The San Francisco skyline at night, with lights reflected in the water.
San Francisco at night from one of the piers.
  • My friends. When I first moved here I joined a meetup group to make friends and ended up with far more acquaintances than friends, more obligations than exciting plans, and more drama than I was willing to deal with. But from that huge group, I’ve managed to whittle down my friends here to a small band of amazing people who I absolutely adore. I will take their friendship with me forever, but I will miss seeing them.

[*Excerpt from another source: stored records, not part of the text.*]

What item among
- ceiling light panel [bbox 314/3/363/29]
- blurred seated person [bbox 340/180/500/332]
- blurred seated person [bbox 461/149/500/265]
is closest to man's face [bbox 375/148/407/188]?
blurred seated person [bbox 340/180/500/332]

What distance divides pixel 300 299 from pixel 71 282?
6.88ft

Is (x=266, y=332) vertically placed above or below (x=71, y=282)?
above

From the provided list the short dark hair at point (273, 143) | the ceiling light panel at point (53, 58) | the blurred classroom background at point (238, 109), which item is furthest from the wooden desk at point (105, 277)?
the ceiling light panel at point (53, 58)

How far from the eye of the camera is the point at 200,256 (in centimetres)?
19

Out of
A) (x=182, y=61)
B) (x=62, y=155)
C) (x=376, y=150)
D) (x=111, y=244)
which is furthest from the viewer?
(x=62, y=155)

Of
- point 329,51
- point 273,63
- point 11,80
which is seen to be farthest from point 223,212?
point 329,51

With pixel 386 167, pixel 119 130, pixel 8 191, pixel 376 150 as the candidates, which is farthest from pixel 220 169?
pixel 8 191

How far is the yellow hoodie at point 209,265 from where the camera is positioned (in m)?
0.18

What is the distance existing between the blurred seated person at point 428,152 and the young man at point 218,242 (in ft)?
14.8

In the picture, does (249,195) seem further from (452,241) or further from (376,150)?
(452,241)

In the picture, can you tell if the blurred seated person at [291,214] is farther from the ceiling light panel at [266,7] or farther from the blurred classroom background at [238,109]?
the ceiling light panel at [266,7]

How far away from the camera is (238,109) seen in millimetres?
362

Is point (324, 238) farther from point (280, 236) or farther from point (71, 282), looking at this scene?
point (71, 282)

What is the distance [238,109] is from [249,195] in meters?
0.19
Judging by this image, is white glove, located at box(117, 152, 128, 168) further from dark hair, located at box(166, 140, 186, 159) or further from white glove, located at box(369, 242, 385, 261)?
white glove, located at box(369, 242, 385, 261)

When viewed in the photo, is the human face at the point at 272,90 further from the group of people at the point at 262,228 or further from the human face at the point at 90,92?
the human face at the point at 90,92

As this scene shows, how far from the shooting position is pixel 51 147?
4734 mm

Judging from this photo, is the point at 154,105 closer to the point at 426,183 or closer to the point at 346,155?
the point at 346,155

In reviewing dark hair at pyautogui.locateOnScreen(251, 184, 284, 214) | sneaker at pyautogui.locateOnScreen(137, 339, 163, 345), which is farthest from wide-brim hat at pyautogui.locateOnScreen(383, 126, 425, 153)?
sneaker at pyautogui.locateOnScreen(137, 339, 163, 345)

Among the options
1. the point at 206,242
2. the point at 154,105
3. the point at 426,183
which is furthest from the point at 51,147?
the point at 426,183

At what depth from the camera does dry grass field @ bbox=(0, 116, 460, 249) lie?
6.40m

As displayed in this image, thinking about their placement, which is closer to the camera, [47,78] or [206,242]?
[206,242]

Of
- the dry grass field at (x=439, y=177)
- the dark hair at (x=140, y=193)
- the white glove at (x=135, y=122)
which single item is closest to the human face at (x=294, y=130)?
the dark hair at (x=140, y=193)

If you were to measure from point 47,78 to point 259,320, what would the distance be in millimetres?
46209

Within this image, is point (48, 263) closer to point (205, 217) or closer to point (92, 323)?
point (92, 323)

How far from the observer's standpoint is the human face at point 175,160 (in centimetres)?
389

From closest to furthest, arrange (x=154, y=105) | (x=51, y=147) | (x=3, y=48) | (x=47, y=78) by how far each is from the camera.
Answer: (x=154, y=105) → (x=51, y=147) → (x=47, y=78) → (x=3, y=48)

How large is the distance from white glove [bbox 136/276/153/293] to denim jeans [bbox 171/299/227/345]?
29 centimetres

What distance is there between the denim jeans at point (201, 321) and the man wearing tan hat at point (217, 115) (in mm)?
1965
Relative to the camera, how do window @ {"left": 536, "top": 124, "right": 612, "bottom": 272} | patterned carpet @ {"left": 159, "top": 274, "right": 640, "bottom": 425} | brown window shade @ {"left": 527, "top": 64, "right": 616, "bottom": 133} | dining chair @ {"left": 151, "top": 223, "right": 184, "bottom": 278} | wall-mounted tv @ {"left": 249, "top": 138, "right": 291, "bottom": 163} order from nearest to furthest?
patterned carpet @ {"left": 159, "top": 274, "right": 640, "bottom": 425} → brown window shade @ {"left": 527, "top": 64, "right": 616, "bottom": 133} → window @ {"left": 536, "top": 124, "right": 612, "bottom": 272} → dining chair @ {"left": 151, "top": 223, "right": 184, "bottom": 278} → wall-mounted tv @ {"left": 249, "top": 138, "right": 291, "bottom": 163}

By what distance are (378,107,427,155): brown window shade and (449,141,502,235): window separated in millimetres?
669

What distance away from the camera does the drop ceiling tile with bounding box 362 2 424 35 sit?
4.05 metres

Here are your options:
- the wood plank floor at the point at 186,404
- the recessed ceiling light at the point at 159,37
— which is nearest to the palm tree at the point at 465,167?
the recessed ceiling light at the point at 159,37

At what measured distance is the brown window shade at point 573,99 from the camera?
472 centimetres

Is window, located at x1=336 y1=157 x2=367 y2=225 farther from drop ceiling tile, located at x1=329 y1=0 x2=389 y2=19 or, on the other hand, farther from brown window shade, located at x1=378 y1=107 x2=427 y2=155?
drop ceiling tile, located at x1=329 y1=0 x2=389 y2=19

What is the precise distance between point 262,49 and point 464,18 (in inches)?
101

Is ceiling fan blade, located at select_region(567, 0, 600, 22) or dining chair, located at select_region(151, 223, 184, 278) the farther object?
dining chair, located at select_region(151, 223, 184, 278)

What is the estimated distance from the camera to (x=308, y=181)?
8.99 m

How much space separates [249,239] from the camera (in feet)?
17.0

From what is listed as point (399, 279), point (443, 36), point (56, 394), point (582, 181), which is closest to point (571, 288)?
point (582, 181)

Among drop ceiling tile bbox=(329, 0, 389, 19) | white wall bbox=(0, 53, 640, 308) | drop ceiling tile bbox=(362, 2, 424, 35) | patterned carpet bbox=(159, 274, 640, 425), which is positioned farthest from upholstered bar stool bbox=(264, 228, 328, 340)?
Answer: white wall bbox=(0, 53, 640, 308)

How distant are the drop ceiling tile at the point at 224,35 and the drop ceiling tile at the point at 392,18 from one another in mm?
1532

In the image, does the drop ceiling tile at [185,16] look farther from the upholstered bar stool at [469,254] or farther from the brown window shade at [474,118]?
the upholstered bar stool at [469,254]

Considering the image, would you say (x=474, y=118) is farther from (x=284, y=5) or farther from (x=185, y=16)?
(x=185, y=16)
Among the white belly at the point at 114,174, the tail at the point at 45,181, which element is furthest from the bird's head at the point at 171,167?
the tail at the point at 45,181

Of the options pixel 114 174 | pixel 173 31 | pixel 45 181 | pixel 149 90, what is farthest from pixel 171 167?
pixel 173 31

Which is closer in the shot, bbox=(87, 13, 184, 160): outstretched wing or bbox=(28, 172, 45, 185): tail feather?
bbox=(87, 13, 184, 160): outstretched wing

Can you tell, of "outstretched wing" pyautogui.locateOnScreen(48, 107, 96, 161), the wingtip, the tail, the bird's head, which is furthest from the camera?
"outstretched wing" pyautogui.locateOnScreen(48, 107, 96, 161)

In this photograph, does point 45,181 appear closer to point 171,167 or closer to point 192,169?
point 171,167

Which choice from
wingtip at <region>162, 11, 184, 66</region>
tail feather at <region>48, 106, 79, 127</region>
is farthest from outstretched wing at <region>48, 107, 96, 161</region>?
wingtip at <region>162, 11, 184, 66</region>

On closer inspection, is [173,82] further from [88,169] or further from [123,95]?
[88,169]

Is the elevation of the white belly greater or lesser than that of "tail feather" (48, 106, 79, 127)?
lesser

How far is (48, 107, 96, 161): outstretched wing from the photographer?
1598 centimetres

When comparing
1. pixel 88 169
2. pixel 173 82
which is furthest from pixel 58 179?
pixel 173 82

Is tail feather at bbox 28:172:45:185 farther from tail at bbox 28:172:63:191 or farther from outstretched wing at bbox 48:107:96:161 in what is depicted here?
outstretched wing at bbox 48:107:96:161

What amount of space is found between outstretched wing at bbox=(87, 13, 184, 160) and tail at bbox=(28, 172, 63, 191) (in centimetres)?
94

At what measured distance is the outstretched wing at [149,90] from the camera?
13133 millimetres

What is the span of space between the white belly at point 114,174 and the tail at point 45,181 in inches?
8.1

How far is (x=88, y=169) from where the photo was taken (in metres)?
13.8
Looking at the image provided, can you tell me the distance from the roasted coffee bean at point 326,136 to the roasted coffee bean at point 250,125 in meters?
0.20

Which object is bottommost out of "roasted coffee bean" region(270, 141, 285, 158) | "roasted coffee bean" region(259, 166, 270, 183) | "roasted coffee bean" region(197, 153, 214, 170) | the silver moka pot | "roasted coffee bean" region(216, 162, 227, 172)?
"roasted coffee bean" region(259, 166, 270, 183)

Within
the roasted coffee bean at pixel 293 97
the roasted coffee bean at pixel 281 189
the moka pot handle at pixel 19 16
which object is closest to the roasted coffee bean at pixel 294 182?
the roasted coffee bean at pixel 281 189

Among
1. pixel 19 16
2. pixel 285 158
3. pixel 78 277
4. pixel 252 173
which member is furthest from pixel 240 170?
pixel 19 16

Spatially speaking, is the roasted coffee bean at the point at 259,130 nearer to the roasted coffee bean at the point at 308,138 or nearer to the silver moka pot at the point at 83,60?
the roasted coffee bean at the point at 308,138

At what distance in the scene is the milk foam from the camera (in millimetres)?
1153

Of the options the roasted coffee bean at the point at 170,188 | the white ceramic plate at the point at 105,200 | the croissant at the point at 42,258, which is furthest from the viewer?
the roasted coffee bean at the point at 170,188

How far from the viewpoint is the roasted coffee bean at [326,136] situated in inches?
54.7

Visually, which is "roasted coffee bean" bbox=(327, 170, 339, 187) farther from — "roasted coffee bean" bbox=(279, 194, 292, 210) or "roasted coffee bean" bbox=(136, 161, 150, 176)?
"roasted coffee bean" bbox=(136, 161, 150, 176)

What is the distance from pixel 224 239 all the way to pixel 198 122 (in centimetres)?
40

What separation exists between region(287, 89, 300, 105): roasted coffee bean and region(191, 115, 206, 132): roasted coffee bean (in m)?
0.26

  • Northern California. It is so beautiful and so diverse. Within a few hours drive I can find beach, forest, desert, snow, river, lake, ocean, mountain, hot springs… it is impossible to have nothing to do on the weekend when you live here. It is the best place to keep my wanderlust at bay because I am constantly exploring and having adventures within a few hours of home. Read about my favorite weekend trips from the Bay Area here.

 

Looking out over Big Sur, California at sunset.
Goodbye, California.
4 years in the Bay Area … it feels like I’m graduating.  I’m not sure if we will be back here, but even if we are, I know it can never the same as it is now. I will miss it so much. So I will spend my final week here mourning a little, balancing my excitement with my sadness.  Goodbye, California. It’s been real.